US-Extraterritorialität

Informationsweise ein Urteil des Supreme Court , welches auch im Wirtschaftsverkehr von Relevanz  ist, da es wenigstens einmal auch der Vorliebe unterer U.S.amerikanischer Bundesgerichte und dem Drang vieler dortiger Richter zur Extraterritorialität (Anwendung U.S.Recht auf Sachverhalte außerhalb der USA) Einhalt gebietet, sich unter Berufung auf den Alien Tort Claims Act auch für Entschädigungsklagen wegen behaupteter Menschenrechtsverstöße im Ausland, an denen ausländische Unternehmen beteiligt gewesen seien oder von denen sie profitiert haben sollen, zuständig zu erklären, wenn die Klage ansonsten jeder Rechtsgrundlage entbehrt.

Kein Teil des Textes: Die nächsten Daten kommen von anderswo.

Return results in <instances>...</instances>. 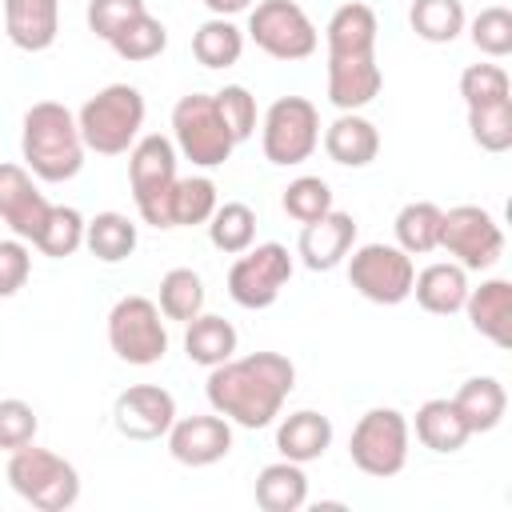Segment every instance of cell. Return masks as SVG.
I'll return each instance as SVG.
<instances>
[{
    "label": "cell",
    "mask_w": 512,
    "mask_h": 512,
    "mask_svg": "<svg viewBox=\"0 0 512 512\" xmlns=\"http://www.w3.org/2000/svg\"><path fill=\"white\" fill-rule=\"evenodd\" d=\"M292 388H296V364L280 352L228 356L224 364L208 368V384H204L212 412L252 432L268 428L280 416Z\"/></svg>",
    "instance_id": "1"
},
{
    "label": "cell",
    "mask_w": 512,
    "mask_h": 512,
    "mask_svg": "<svg viewBox=\"0 0 512 512\" xmlns=\"http://www.w3.org/2000/svg\"><path fill=\"white\" fill-rule=\"evenodd\" d=\"M20 152H24V168L48 184H64L84 168V140L76 128V116L56 104V100H40L24 112V132H20Z\"/></svg>",
    "instance_id": "2"
},
{
    "label": "cell",
    "mask_w": 512,
    "mask_h": 512,
    "mask_svg": "<svg viewBox=\"0 0 512 512\" xmlns=\"http://www.w3.org/2000/svg\"><path fill=\"white\" fill-rule=\"evenodd\" d=\"M76 128L88 152L120 156L140 140L144 128V96L132 84H108L76 112Z\"/></svg>",
    "instance_id": "3"
},
{
    "label": "cell",
    "mask_w": 512,
    "mask_h": 512,
    "mask_svg": "<svg viewBox=\"0 0 512 512\" xmlns=\"http://www.w3.org/2000/svg\"><path fill=\"white\" fill-rule=\"evenodd\" d=\"M8 484L24 504H32L40 512H64L80 500L76 464L48 448H36V444L8 452Z\"/></svg>",
    "instance_id": "4"
},
{
    "label": "cell",
    "mask_w": 512,
    "mask_h": 512,
    "mask_svg": "<svg viewBox=\"0 0 512 512\" xmlns=\"http://www.w3.org/2000/svg\"><path fill=\"white\" fill-rule=\"evenodd\" d=\"M128 184L144 224L172 228V188H176V144L160 132L140 136L128 148Z\"/></svg>",
    "instance_id": "5"
},
{
    "label": "cell",
    "mask_w": 512,
    "mask_h": 512,
    "mask_svg": "<svg viewBox=\"0 0 512 512\" xmlns=\"http://www.w3.org/2000/svg\"><path fill=\"white\" fill-rule=\"evenodd\" d=\"M172 144L196 168H220L232 156L236 136L228 132V124H224V116H220L212 96L188 92L172 108Z\"/></svg>",
    "instance_id": "6"
},
{
    "label": "cell",
    "mask_w": 512,
    "mask_h": 512,
    "mask_svg": "<svg viewBox=\"0 0 512 512\" xmlns=\"http://www.w3.org/2000/svg\"><path fill=\"white\" fill-rule=\"evenodd\" d=\"M348 456L364 476L388 480L404 472L408 464V420L396 408H368L352 436H348Z\"/></svg>",
    "instance_id": "7"
},
{
    "label": "cell",
    "mask_w": 512,
    "mask_h": 512,
    "mask_svg": "<svg viewBox=\"0 0 512 512\" xmlns=\"http://www.w3.org/2000/svg\"><path fill=\"white\" fill-rule=\"evenodd\" d=\"M108 344L124 364L148 368L160 364L168 352V328L164 312L148 296H124L108 312Z\"/></svg>",
    "instance_id": "8"
},
{
    "label": "cell",
    "mask_w": 512,
    "mask_h": 512,
    "mask_svg": "<svg viewBox=\"0 0 512 512\" xmlns=\"http://www.w3.org/2000/svg\"><path fill=\"white\" fill-rule=\"evenodd\" d=\"M320 144V112L304 96H280L260 124V148L268 164H304Z\"/></svg>",
    "instance_id": "9"
},
{
    "label": "cell",
    "mask_w": 512,
    "mask_h": 512,
    "mask_svg": "<svg viewBox=\"0 0 512 512\" xmlns=\"http://www.w3.org/2000/svg\"><path fill=\"white\" fill-rule=\"evenodd\" d=\"M464 272H484L504 256V232L480 204H456L440 216V244Z\"/></svg>",
    "instance_id": "10"
},
{
    "label": "cell",
    "mask_w": 512,
    "mask_h": 512,
    "mask_svg": "<svg viewBox=\"0 0 512 512\" xmlns=\"http://www.w3.org/2000/svg\"><path fill=\"white\" fill-rule=\"evenodd\" d=\"M252 44L272 60H308L320 44L316 24L296 0H260L248 12Z\"/></svg>",
    "instance_id": "11"
},
{
    "label": "cell",
    "mask_w": 512,
    "mask_h": 512,
    "mask_svg": "<svg viewBox=\"0 0 512 512\" xmlns=\"http://www.w3.org/2000/svg\"><path fill=\"white\" fill-rule=\"evenodd\" d=\"M288 280H292V256H288V248L276 244V240L252 244L228 268V296L240 308L260 312V308L276 304V296L284 292Z\"/></svg>",
    "instance_id": "12"
},
{
    "label": "cell",
    "mask_w": 512,
    "mask_h": 512,
    "mask_svg": "<svg viewBox=\"0 0 512 512\" xmlns=\"http://www.w3.org/2000/svg\"><path fill=\"white\" fill-rule=\"evenodd\" d=\"M412 276H416L412 256L396 244H360V248H352L348 280L372 304L392 308V304L408 300L412 296Z\"/></svg>",
    "instance_id": "13"
},
{
    "label": "cell",
    "mask_w": 512,
    "mask_h": 512,
    "mask_svg": "<svg viewBox=\"0 0 512 512\" xmlns=\"http://www.w3.org/2000/svg\"><path fill=\"white\" fill-rule=\"evenodd\" d=\"M116 432L128 440H160L176 420V400L160 384H132L112 404Z\"/></svg>",
    "instance_id": "14"
},
{
    "label": "cell",
    "mask_w": 512,
    "mask_h": 512,
    "mask_svg": "<svg viewBox=\"0 0 512 512\" xmlns=\"http://www.w3.org/2000/svg\"><path fill=\"white\" fill-rule=\"evenodd\" d=\"M168 452L176 464L188 468H208L232 452V424L212 412V416H176L168 428Z\"/></svg>",
    "instance_id": "15"
},
{
    "label": "cell",
    "mask_w": 512,
    "mask_h": 512,
    "mask_svg": "<svg viewBox=\"0 0 512 512\" xmlns=\"http://www.w3.org/2000/svg\"><path fill=\"white\" fill-rule=\"evenodd\" d=\"M48 200L32 184V172L24 164H0V220L20 236L24 244H36L44 220H48Z\"/></svg>",
    "instance_id": "16"
},
{
    "label": "cell",
    "mask_w": 512,
    "mask_h": 512,
    "mask_svg": "<svg viewBox=\"0 0 512 512\" xmlns=\"http://www.w3.org/2000/svg\"><path fill=\"white\" fill-rule=\"evenodd\" d=\"M352 244H356V220H352L348 212L328 208L320 220H312V224L300 228L296 252H300V260H304V268L328 272V268H336V264L352 252Z\"/></svg>",
    "instance_id": "17"
},
{
    "label": "cell",
    "mask_w": 512,
    "mask_h": 512,
    "mask_svg": "<svg viewBox=\"0 0 512 512\" xmlns=\"http://www.w3.org/2000/svg\"><path fill=\"white\" fill-rule=\"evenodd\" d=\"M384 88V72L376 64V52L368 56H328V100L340 112H360L372 104Z\"/></svg>",
    "instance_id": "18"
},
{
    "label": "cell",
    "mask_w": 512,
    "mask_h": 512,
    "mask_svg": "<svg viewBox=\"0 0 512 512\" xmlns=\"http://www.w3.org/2000/svg\"><path fill=\"white\" fill-rule=\"evenodd\" d=\"M4 32L20 52H44L60 32V0H4Z\"/></svg>",
    "instance_id": "19"
},
{
    "label": "cell",
    "mask_w": 512,
    "mask_h": 512,
    "mask_svg": "<svg viewBox=\"0 0 512 512\" xmlns=\"http://www.w3.org/2000/svg\"><path fill=\"white\" fill-rule=\"evenodd\" d=\"M472 328L480 336H488L496 348H508L512 344V284L508 280H484L480 288H468V300L464 308Z\"/></svg>",
    "instance_id": "20"
},
{
    "label": "cell",
    "mask_w": 512,
    "mask_h": 512,
    "mask_svg": "<svg viewBox=\"0 0 512 512\" xmlns=\"http://www.w3.org/2000/svg\"><path fill=\"white\" fill-rule=\"evenodd\" d=\"M324 152L332 164L344 168H368L380 152V132L372 120H364L360 112H340L328 128H324Z\"/></svg>",
    "instance_id": "21"
},
{
    "label": "cell",
    "mask_w": 512,
    "mask_h": 512,
    "mask_svg": "<svg viewBox=\"0 0 512 512\" xmlns=\"http://www.w3.org/2000/svg\"><path fill=\"white\" fill-rule=\"evenodd\" d=\"M412 296L424 312L432 316H452L464 308L468 300V272L456 264V260H440V264H428L420 276H412Z\"/></svg>",
    "instance_id": "22"
},
{
    "label": "cell",
    "mask_w": 512,
    "mask_h": 512,
    "mask_svg": "<svg viewBox=\"0 0 512 512\" xmlns=\"http://www.w3.org/2000/svg\"><path fill=\"white\" fill-rule=\"evenodd\" d=\"M332 444V420L316 408H300V412H288L276 428V448L284 460H296V464H308V460H320Z\"/></svg>",
    "instance_id": "23"
},
{
    "label": "cell",
    "mask_w": 512,
    "mask_h": 512,
    "mask_svg": "<svg viewBox=\"0 0 512 512\" xmlns=\"http://www.w3.org/2000/svg\"><path fill=\"white\" fill-rule=\"evenodd\" d=\"M256 508L264 512H300L308 504V476H304V464L296 460H276V464H264L260 476H256Z\"/></svg>",
    "instance_id": "24"
},
{
    "label": "cell",
    "mask_w": 512,
    "mask_h": 512,
    "mask_svg": "<svg viewBox=\"0 0 512 512\" xmlns=\"http://www.w3.org/2000/svg\"><path fill=\"white\" fill-rule=\"evenodd\" d=\"M376 12L368 4H340L324 28V44H328V56H368L376 52Z\"/></svg>",
    "instance_id": "25"
},
{
    "label": "cell",
    "mask_w": 512,
    "mask_h": 512,
    "mask_svg": "<svg viewBox=\"0 0 512 512\" xmlns=\"http://www.w3.org/2000/svg\"><path fill=\"white\" fill-rule=\"evenodd\" d=\"M452 404H456V412L464 416L468 432L476 436V432H492V428L504 420V412H508V392H504V384H500L496 376H468V380L456 388Z\"/></svg>",
    "instance_id": "26"
},
{
    "label": "cell",
    "mask_w": 512,
    "mask_h": 512,
    "mask_svg": "<svg viewBox=\"0 0 512 512\" xmlns=\"http://www.w3.org/2000/svg\"><path fill=\"white\" fill-rule=\"evenodd\" d=\"M468 436L472 432H468V424H464V416L456 412L452 400L436 396V400H424L416 408V440L424 448H432L440 456H452V452H460L468 444Z\"/></svg>",
    "instance_id": "27"
},
{
    "label": "cell",
    "mask_w": 512,
    "mask_h": 512,
    "mask_svg": "<svg viewBox=\"0 0 512 512\" xmlns=\"http://www.w3.org/2000/svg\"><path fill=\"white\" fill-rule=\"evenodd\" d=\"M236 344H240V336H236L232 320L212 316V312H200V316H192V320H188L184 352H188V360H192V364L216 368V364H224L228 356H236Z\"/></svg>",
    "instance_id": "28"
},
{
    "label": "cell",
    "mask_w": 512,
    "mask_h": 512,
    "mask_svg": "<svg viewBox=\"0 0 512 512\" xmlns=\"http://www.w3.org/2000/svg\"><path fill=\"white\" fill-rule=\"evenodd\" d=\"M136 224L124 216V212H96L88 224H84V248L104 260V264H120L136 252Z\"/></svg>",
    "instance_id": "29"
},
{
    "label": "cell",
    "mask_w": 512,
    "mask_h": 512,
    "mask_svg": "<svg viewBox=\"0 0 512 512\" xmlns=\"http://www.w3.org/2000/svg\"><path fill=\"white\" fill-rule=\"evenodd\" d=\"M440 216L444 208L432 200H412L396 212V248H404L408 256H424L440 244Z\"/></svg>",
    "instance_id": "30"
},
{
    "label": "cell",
    "mask_w": 512,
    "mask_h": 512,
    "mask_svg": "<svg viewBox=\"0 0 512 512\" xmlns=\"http://www.w3.org/2000/svg\"><path fill=\"white\" fill-rule=\"evenodd\" d=\"M244 52V32L228 16H212L192 32V56L204 68H232Z\"/></svg>",
    "instance_id": "31"
},
{
    "label": "cell",
    "mask_w": 512,
    "mask_h": 512,
    "mask_svg": "<svg viewBox=\"0 0 512 512\" xmlns=\"http://www.w3.org/2000/svg\"><path fill=\"white\" fill-rule=\"evenodd\" d=\"M208 240L216 252L224 256H240L244 248H252L256 240V212L240 200H224L216 204V212L208 216Z\"/></svg>",
    "instance_id": "32"
},
{
    "label": "cell",
    "mask_w": 512,
    "mask_h": 512,
    "mask_svg": "<svg viewBox=\"0 0 512 512\" xmlns=\"http://www.w3.org/2000/svg\"><path fill=\"white\" fill-rule=\"evenodd\" d=\"M408 24L428 44H452L464 32V4L460 0H412Z\"/></svg>",
    "instance_id": "33"
},
{
    "label": "cell",
    "mask_w": 512,
    "mask_h": 512,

Sosa v. Alvarez-Machain; Az.: 03-339 vom 29. Juni 2004: Der Oberste Gerichtshof der Vereinigten Staaten entschied, dass Ausländer nicht uneingeschränkt berechtigt sind, in den USA andere Ausländer für im Ausland begangene Handlungen zu verklagen. Dr. Humberto Alvarez-Machain wurde 1990 aus seiner Praxis in Mexiko von Mexikanern im Auftrag der US-Drogenbehörde entführt und in EI Paso, Texas, von US-Agenten verhaftet. Daraufhin wurde er in Los Angeles angeklagt, am Tod eines US-Agenten in Mexiko beteiligt gewesen zu sein. Nach seinem Freispruch verklagte Alvarez-Machain die US-Regierung und Jose Sosa, einen ehemaligen mexikanischen Polizisten, der die Entführung ausgeführt hatte. Das Berufungsgericht in Kalifornien entschied, dass Alvarez-Machain gegen Sosa eine Entschädigung in Höhe von USD 25.000 zustehe und er gegen die Bundesregierung gerichtlich vorgehen könne, weil die Entführung in den USA geplant worden sei und die Bundesdrogenbehörde ohne Ermächtigung gehandelt habe. Die Entscheidung wurde nunmehr vom Supreme Court aufgehoben. Der amerikanische Alien Tort Claims Act, ein totgeglaubtes Gesetz gegen die Piraterie, dem erst seit Kurzem wieder Leben eingehaucht wird, gebe Alvarez-Machain kein Recht zu klagen. Die Entscheidung ist von erheblicher wirtschaftlicher Bedeutung, weil seit einigen Jahren dieses uralte Gesetz als Grundlage für beträchtliche Entschädigungsklagen wegen behaupteter Menschenrechtsverstöße im Ausland, an denen ausländische Unternehmen beteiligt gewesen seien oder von denen sie profitiert haben sollen, herangezogen wird, wenn die Klage ansonsten jeder Rechtsgrundlage entbehrt; siehe beispielsweise Herero v. Deutsche Bank (Bundesberufungsgericht für den District of Columbia; Az.: 03-7110 vom 11. Juni 2004.)